Das ist so die Stimmung in Templin, dem Heimatort von Angela Merkel, der neuen deutschen Kanzlerin. Templin ist eine hübsche kleine Stadt mit 14.000 Einwohnern. Es gibt einen Stadtkern aus dem Mittelalter und eine vollständig erhaltene Stadtmauer drumherum. Außerdem liegt Templin inmitten einer wunderbaren Seenlandschaft. Die warmen Salzquellen im Boden haben dem Ort vor ein paar Jahren den Status einer Kurstadt eingebracht. Nach der Wende bauten die Templiner ein riesiges Wellness-Bad vor die Stadt. Das sind die guten Seiten.

Templin liegt in der Uckermark. in einer herrlichen Gegend, aus der alle abwandern, weil es hier keine Arbeit gibt.

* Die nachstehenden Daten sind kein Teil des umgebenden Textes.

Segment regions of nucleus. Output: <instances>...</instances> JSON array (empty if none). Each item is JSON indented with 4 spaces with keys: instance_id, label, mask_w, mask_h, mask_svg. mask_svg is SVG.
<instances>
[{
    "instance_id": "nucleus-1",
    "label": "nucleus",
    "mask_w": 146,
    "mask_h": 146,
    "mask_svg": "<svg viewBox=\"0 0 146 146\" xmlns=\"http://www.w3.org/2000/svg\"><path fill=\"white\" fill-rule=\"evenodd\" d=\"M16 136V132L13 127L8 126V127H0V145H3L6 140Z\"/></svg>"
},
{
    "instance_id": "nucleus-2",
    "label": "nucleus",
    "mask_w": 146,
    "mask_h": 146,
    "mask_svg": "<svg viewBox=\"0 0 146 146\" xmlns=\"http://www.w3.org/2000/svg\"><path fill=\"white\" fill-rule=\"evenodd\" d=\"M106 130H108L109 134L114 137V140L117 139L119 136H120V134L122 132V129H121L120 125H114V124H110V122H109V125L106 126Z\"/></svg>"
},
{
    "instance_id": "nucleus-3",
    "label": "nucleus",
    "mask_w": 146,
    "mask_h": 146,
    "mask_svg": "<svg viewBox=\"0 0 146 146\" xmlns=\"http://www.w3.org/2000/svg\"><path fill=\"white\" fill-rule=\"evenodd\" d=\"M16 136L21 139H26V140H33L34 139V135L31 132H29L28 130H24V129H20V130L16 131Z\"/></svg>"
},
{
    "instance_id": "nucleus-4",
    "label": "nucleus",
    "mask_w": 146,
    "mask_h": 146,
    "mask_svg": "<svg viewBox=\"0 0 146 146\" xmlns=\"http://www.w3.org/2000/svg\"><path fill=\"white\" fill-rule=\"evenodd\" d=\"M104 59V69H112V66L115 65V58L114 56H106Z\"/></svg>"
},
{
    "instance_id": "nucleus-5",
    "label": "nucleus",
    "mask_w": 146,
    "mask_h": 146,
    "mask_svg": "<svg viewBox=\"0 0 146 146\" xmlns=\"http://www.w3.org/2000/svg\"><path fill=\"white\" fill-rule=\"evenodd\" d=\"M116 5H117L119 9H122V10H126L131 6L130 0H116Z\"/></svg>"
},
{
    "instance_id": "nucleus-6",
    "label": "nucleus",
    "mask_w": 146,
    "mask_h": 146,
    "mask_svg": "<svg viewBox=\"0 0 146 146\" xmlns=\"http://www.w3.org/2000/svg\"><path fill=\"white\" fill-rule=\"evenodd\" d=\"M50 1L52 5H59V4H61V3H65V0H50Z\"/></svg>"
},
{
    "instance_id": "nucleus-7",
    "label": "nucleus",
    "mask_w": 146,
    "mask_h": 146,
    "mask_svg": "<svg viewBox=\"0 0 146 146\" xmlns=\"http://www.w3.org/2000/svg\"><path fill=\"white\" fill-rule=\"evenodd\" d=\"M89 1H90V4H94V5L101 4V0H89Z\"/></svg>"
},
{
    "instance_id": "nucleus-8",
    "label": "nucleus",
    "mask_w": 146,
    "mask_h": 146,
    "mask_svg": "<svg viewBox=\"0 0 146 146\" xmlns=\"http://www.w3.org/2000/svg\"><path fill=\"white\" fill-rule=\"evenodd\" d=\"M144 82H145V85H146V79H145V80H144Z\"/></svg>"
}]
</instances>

Der Linienbus, der zur Wellness-Therme fährt, passiert auf dem Rückweg vernachlässigte Plattenbauten und ein ehemaliges FDGB-Erholungsheim. Die Seitenstraßen enden als Sandwege, in den Vorgärten laufen Hühner durch die Rabatten. Der Bus überholt einen Mann mit Fahrrad. Auf den Gepäckträger des Fahrrads hat der Mann einen Sack Kartoffeln geschnallt. In den Wiesen reifen die Äpfel. Der Busfahrer hört eine Roland-Kaiser-Kassette. Er trommelt mit den Fingern zur Musik aufs Lenkrad. Sonst passiert nichts. Angela Merkel ist nicht mehr da. Vielleicht muss man hier weg, um etwas zu werden.

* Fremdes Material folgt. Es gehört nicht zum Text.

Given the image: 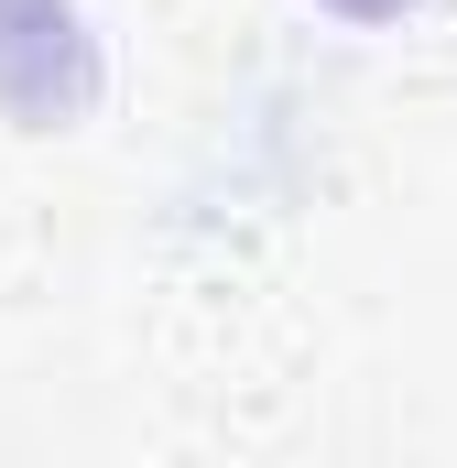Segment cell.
Instances as JSON below:
<instances>
[{"label": "cell", "mask_w": 457, "mask_h": 468, "mask_svg": "<svg viewBox=\"0 0 457 468\" xmlns=\"http://www.w3.org/2000/svg\"><path fill=\"white\" fill-rule=\"evenodd\" d=\"M99 110V33L77 0H0V120L77 131Z\"/></svg>", "instance_id": "6da1fadb"}, {"label": "cell", "mask_w": 457, "mask_h": 468, "mask_svg": "<svg viewBox=\"0 0 457 468\" xmlns=\"http://www.w3.org/2000/svg\"><path fill=\"white\" fill-rule=\"evenodd\" d=\"M316 11H338V22H403L414 0H316Z\"/></svg>", "instance_id": "7a4b0ae2"}]
</instances>
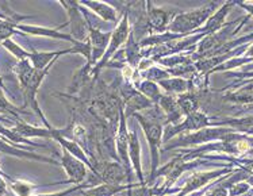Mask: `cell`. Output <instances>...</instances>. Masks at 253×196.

Ulrich Schoeneich ist der Bürgermeister von Templin. Er meint: „Nur der Tourismus kann uns helfen.“ Der Bürgermeister ist ein stiller Mann, der in einem karierten Hemd in seinem schmucklosen Büro sitzt und dem man ansieht, dass er schwer trägt am Schicksal seiner Stadt. Manchmal scheint es fast, als sacke er in sich zusammen, so als säße er allein in seinem Zimmer. Dann berappelt er sich wieder.

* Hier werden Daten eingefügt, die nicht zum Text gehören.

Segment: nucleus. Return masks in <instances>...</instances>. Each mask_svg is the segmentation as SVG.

Angela Merkel ist die einzige Prominente, die Templin zu bieten hat. Der Bürgermeister kann sie immerhin beim Vornamen nennen. Er kennt die Familie schon lange, und wenn er „Angela“ sagt, hört sich das tatsächlich aufrichtiger an als die plumpe Vertraulichkeit von „Angie“, dem Kürzel, das sich irgendwelche Witzbolde von der Jungen Union ausgedacht haben und gegen das sich die Kanzlerin nicht mehr wehren kann. „Angela“, findet der Bürgermeister also, „Angela kann uns helfen, indem sie Werbung für uns macht. Sie kann Gäste nach Templin holen.“

Ein bisschen ist das schon passiert. Volker Rühe war vor ein paar Jahren zu Besuch und Rita Süßmuth. Es hat nicht wirklich gereicht. Im Café am Markt kostet eine Spargelsuppe immer noch 1,55 Euro, und es gibt in Templin Übernachtungsmöglichkeiten ab 13 Euro.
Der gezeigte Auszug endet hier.